• "Boostrapping : le mot que les Etats vont devoir apprendre"

    "Boostrapping : le mot que les Etats vont devoir apprendre" (Nicolas Bouzou)

    Nicolas Bouzou, économiste chez Asterès, revient sur l'inévitable réduction de la dette publique, notamment pour la France. Les Etats vont devoir apprendre à faire autant ou mieux avec moins de moyens financiers.

    La crise que connaît actuellement la zone euro est très facile à comprendre : les Etats sont en situation de surendettement. Le surendettement, pour un ménage, peut avoir deux causes : un excès de dette ou un arrêt de la progression des revenus (ou les deux en même temps bien sûr). C’est exactement la même chose pour les Etats. La Grèce a une dette publique évidemment trop importante. L’Espagne souffre d’une croissance potentielle nulle, c’est-à-dire d’une stagnation durable de ses recettes fiscales. Les Etats-Unis sont pour l’instant tranquilles car, malgré une dette élevée, ils ont de la croissance. La Franceest quant à elle pénalisée par un endettement assez lourd, mais elle bénéficie d’un fond de croissance, notamment en raison d’une démographie plutôt meilleure que ses voisins. En revanche, sa capacité à accepter des réformes de bon sens est, pour le dire gentiment, modérée. En témoigne la réforme des retraites, qui semble accoucher dans la douleur d’un résultat minimaliste (un âge légal de départ un peu plus élevé, l’essentiel des autres sujets, comme les régimes spéciaux, restant en plan).

    Bien entendu, la dette de l’Etat français est toujours notée AAA. Mais, au vu du prix des CDS, on peut dire qu’elle est en quelques sorte le moins bon des bons élèves. Sa rétrogradation en division 2 des emprunteurs est plus qu’une possibilité. Ceux qui refusent de mettre ce danger en lumière devront s’expliquer devant l’opinion publique si jamais la dette française suscite une défiance chez nos créanciers.
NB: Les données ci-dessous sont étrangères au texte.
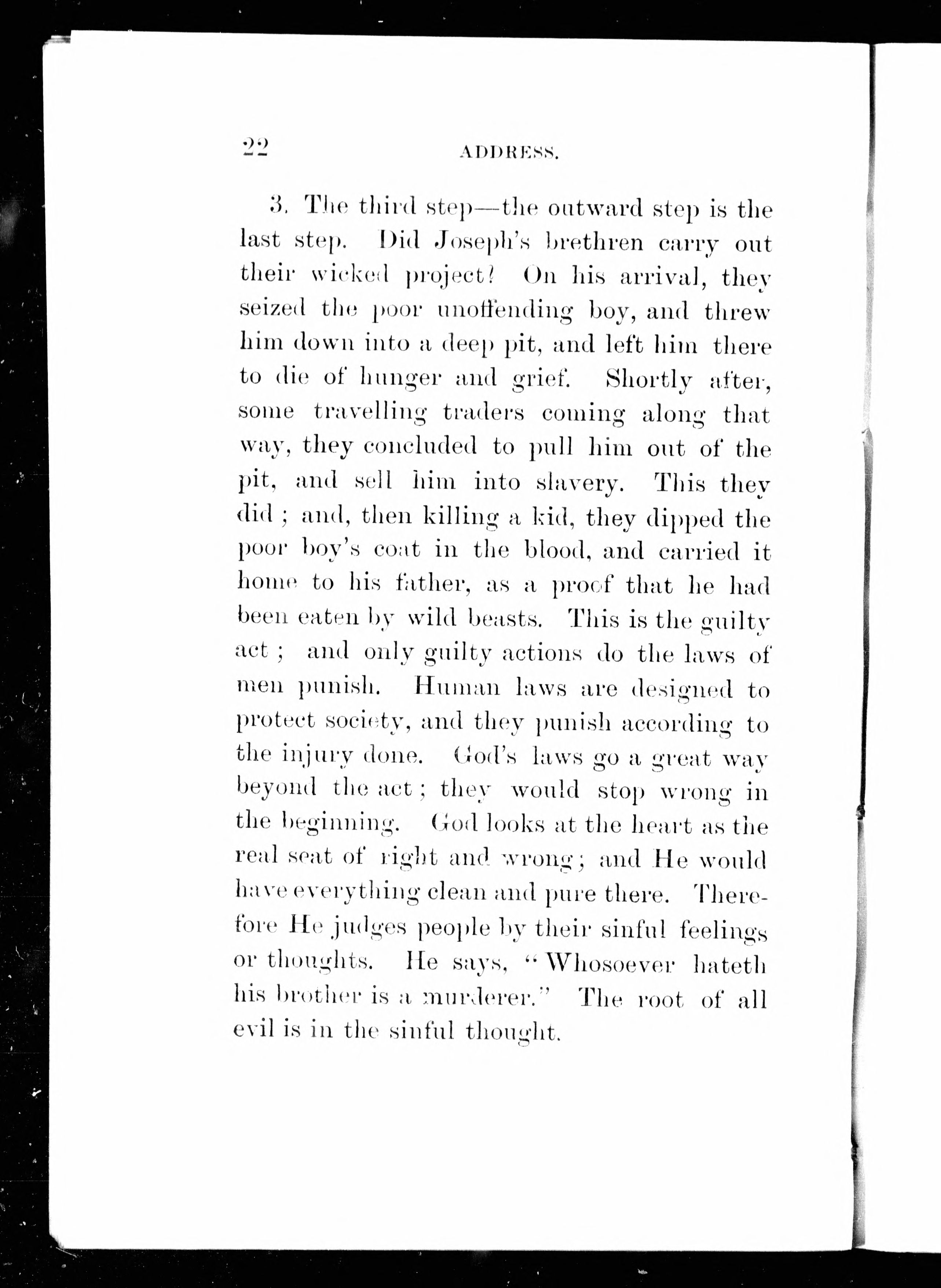 22 ADDRESS.

3. The third step—the outward step is the last step. Did Joseph's brethren carry out their wicked project? On his arrival, they seized the poor unoffending boy, and threw him down into a deep pit, and left him there to die of hunger and grief. Shortly after, some travelling traders coming along that way, they concluded to pull him out of the pit, and sell him into slavery. This they did; and, then killing a kid, they dipped the poor boy's coat in the blood, and carried it home to his father, as a proof that he had been eaten by wild beasts. This is the guilty act; and only guilty actions do the laws of men punish. Human laws are designed to protect society, and they punish according to the injury done. God's laws go a great way beyond the act; they would stop wrong in the beginning. God looks at the heart as the real seat of right and wrong; and He would have everything clean and pure there. Therefore He judges people by their sinful feelings or thoughts. He says, "Whosoever hateth his brother is a murderer." The root of all evil is in the sinful thought.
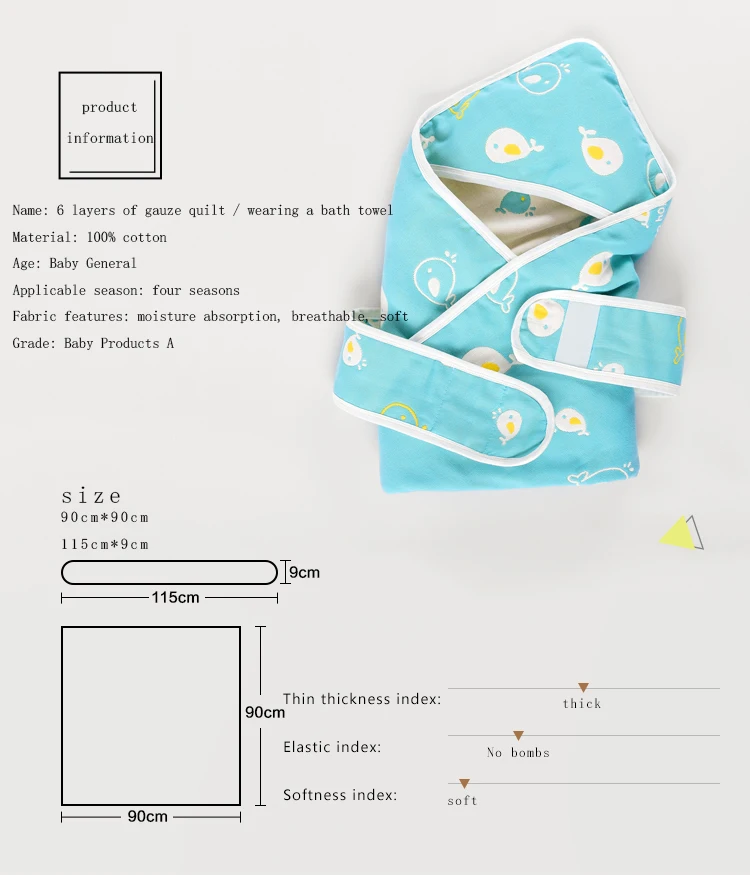 product information

Name: 6 layers of gauze quilt / wearing a bath towel

Material: 100% cotton

Age: Baby General

Applicable season: four seasons

Fabric features: moisture absorption, breathable, soft

Grade: Baby Products A

size
90cm*90cm
115cm*9cm

9cm
115cm

90cm
90cm

Thin thickness index:
thick

Elastic index:
No bombs

Softness index:
soft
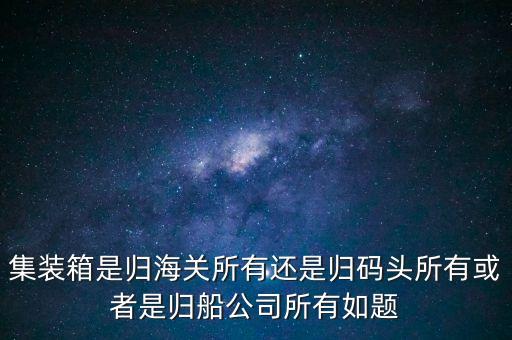 集装箱是归海关所有还是归码头所有或者是归船公司所有如题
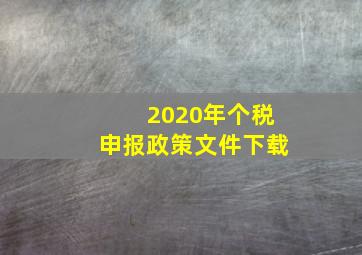 2020年个税
申报政策文件下载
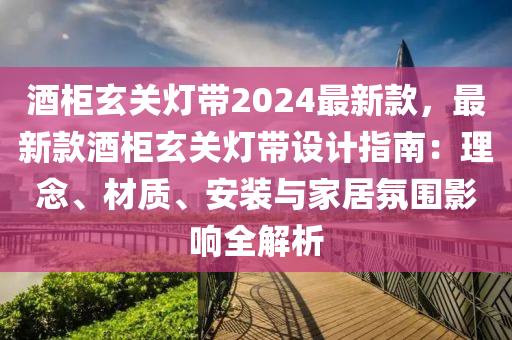 酒柜玄关灯带2024最新款，最新款酒柜玄关灯带设计指南：理念、材质、安装与家居氛围影响全解析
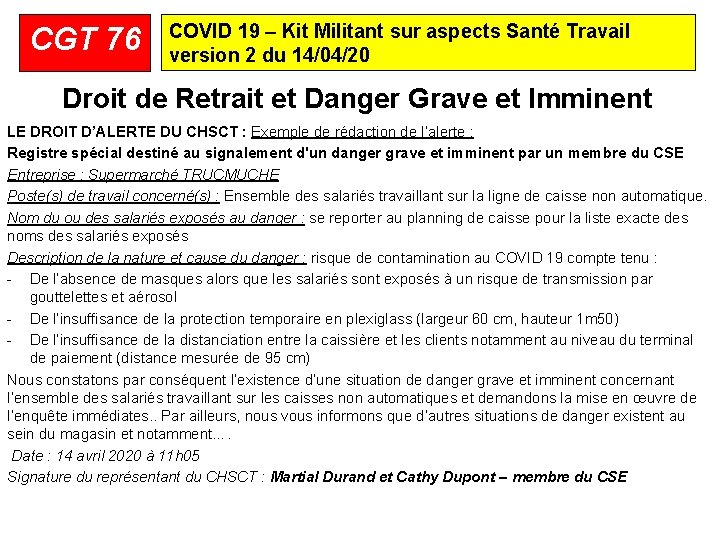 CGT 76

COVID 19 – Kit Militant sur aspects Santé Travail
version 2 du 14/04/20

Droit de Retrait et Danger Grave et Imminent

LE DROIT D'ALERTE DU CHSCT : Exemple de rédaction de l'alerte :

Registre spécial destiné au signalement d'un danger grave et imminent par un membre du CSE

Entreprise : Supermarché TRUCMUCHE

Poste(s) de travail concerné(s) : Ensemble des salariés travaillant sur la ligne de caisse non automatique.

Nom du ou des salariés exposés au danger : se reporter au planning de caisse pour la liste exacte des noms des salariés exposés

Description de la nature et cause du danger : risque de contamination au COVID 19 compte tenu :

- De l'absence de masques alors que les salariés sont exposés à un risque de transmission par gouttelettes et aérosol
- De l'insuffisance de la protection temporaire en plexiglass (largeur 60 cm, hauteur 1m50)
- De l'insuffisance de la distanciation entre la caissière et les clients notamment au niveau du terminal de paiement (distance mesurée de 95 cm)

Nous constatons par conséquent l'existence d'une situation de danger grave et imminent concernant l'ensemble des salariés travaillant sur les caisses non automatiques et demandons la mise en œuvre de l'enquête immédiates.. Par ailleurs, nous vous informons que d'autres situations de danger existent au sein du magasin et notamment... .

Date : 14 avril 2020 à 11h05

Signature du représentant du CHSCT : Martial Durand et Cathy Dupont – membre du CSE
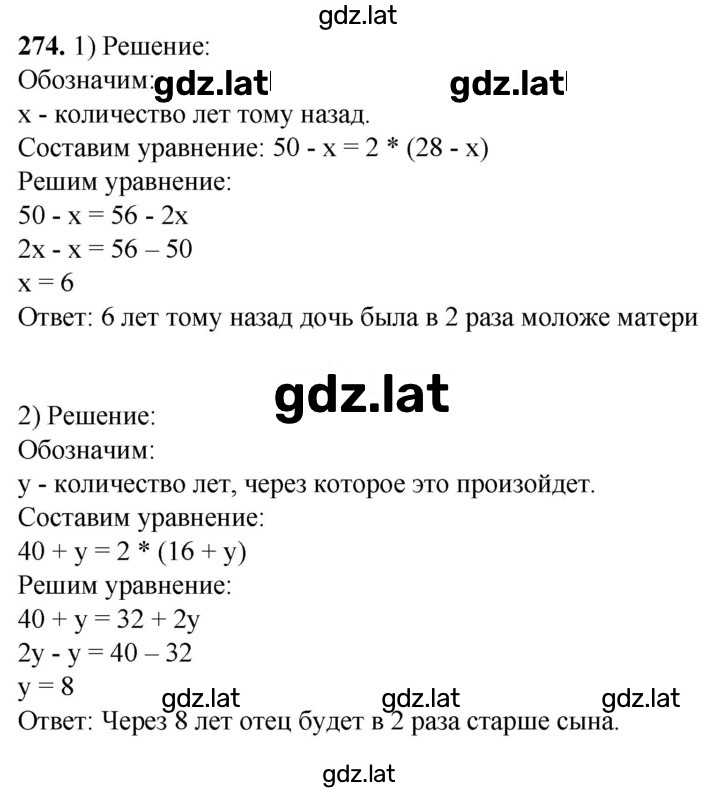 gdz.lat

**274.** 1) Решение:
Обозначим: gdz.lat gdz.lat
x - количество лет тому назад.
Составим уравнение: $50 - x = 2 * (28 - x)$
Решим уравнение:
$50 - x = 56 - 2x$
$2x - x = 56 – 50$
$x = 6$
Ответ: 6 лет тому назад дочь была в 2 раза моложе матери

gdz.lat

2) Решение:
Обозначим:
y - количество лет, через которое это произойдет.
Составим уравнение:
$40 + y = 2 * (16 + y)$
Решим уравнение:
$40 + y = 32 + 2y$
$2y - y = 40 – 32$
$y = 8$
gdz.lat gdz.lat gdz.lat
Ответ: Через 8 лет отец будет в 2 раза старше сына.

gdz.lat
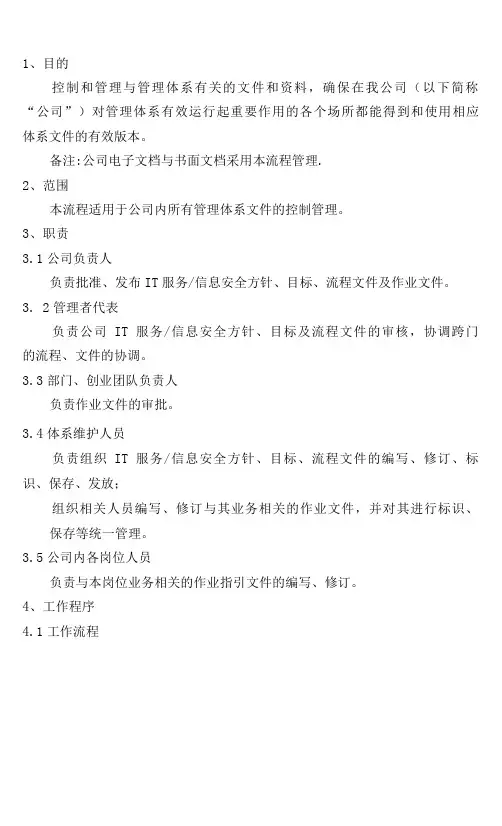 1、目的

控制和管理与管理体系有关的文件和资料，确保在我公司（以下简称“公司”）对管理体系有效运行起重要作用的各个场所都能得到和使用相应体系文件的有效版本。

备注:公司电子文档与书面文档采用本流程管理.

2、范围

本流程适用于公司内所有管理体系文件的控制管理。

3、职责

3.1 公司负责人

负责批准、发布 IT 服务/信息安全方针、目标、流程文件及作业文件。

3. 2 管理者代表

负责公司 IT 服务/信息安全方针、目标及流程文件的审核，协调跨门的流程、文件的协调。

3.3 部门、创业团队负责人

负责作业文件的审批。

3.4 体系维护人员

负责组织 IT 服务/信息安全方针、目标、流程文件的编写、修订、标识、保存、发放;

组织相关人员编写、修订与其业务相关的作业文件，并对其进行标识、保存等统一管理。

3.5 公司内各岗位人员

负责与本岗位业务相关的作业指引文件的编写、修订。

4、工作程序

4.1 工作流程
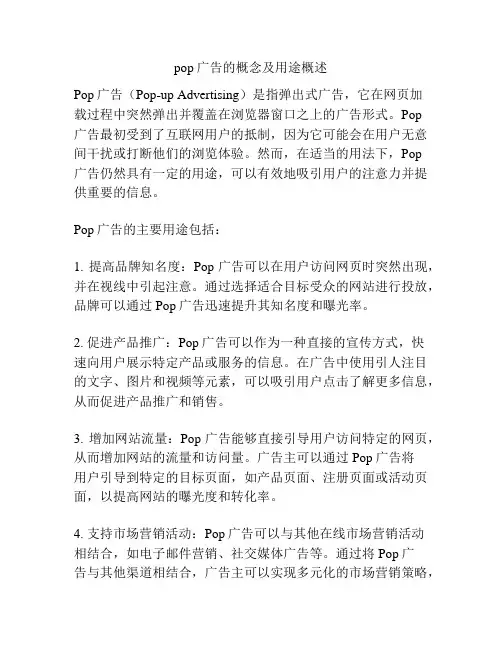 pop 广告的概念及用途概述

Pop 广告（Pop-up Advertising）是指弹出式广告，它在网页加载过程中突然弹出并覆盖在浏览器窗口之上的广告形式。Pop 广告最初受到了互联网用户的抵制，因为它可能会在用户无意间干扰或打断他们的浏览体验。然而，在适当的用法下，Pop 广告仍然具有一定的用途，可以有效地吸引用户的注意力并提供重要的信息。

Pop 广告的主要用途包括：

1. 提高品牌知名度：Pop 广告可以在用户访问网页时突然出现，并在视线中引起注意。通过选择适合目标受众的网站进行投放，品牌可以通过 Pop 广告迅速提升其知名度和曝光率。

2. 促进产品推广：Pop 广告可以作为一种直接的宣传方式，快速向用户展示特定产品或服务的信息。在广告中使用引人注目的文字、图片和视频等元素，可以吸引用户点击了解更多信息，从而促进产品推广和销售。

3. 增加网站流量：Pop 广告能够直接引导用户访问特定的网页，从而增加网站的流量和访问量。广告主可以通过 Pop 广告将用户引导到特定的目标页面，如产品页面、注册页面或活动页面，以提高网站的曝光度和转化率。

4. 支持市场营销活动：Pop 广告可以与其他在线市场营销活动相结合，如电子邮件营销、社交媒体广告等。通过将 Pop 广告与其他渠道相结合，广告主可以实现多元化的市场营销策略，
    Une fois que l’on a ces contraintes en tête, on comprend mieux à quoi vont être astreints la plupart des Etats développés ces prochaines années : ce que les investisseurs de la Silicon Valley appellent le bootstrapping, la capacité à faire de grandes choses avec de petits moyens financiers. Comme la PME qui innove avec des bouts de chandelle, les Etats (la France en premier lieu) vont devoir faire de la politique économique low cost. Mais low cost ne veut pas dire inefficace. Ca veut dire qu’on oublie le grand emprunt pour préférer la microéconomie. Que l’on chasse les rentes de situation, que l’on multiplie les partenariats publics/privés, que l’on mobilise l’épargne qui dort... Cela sera difficile à accepter dans un pays qui a une vision très martiale de la politique économique. Pourtant, il n’est pas sûr que la croissance, sur le long terme, y perde. De toutes façons, nous n’aurons pas le choix. Le grand défi économique de ces prochaines années : montrer que la dépense publique n’est pas l’ennemi du dynamisme. Dans bien des pays, cela relève de l’évidence.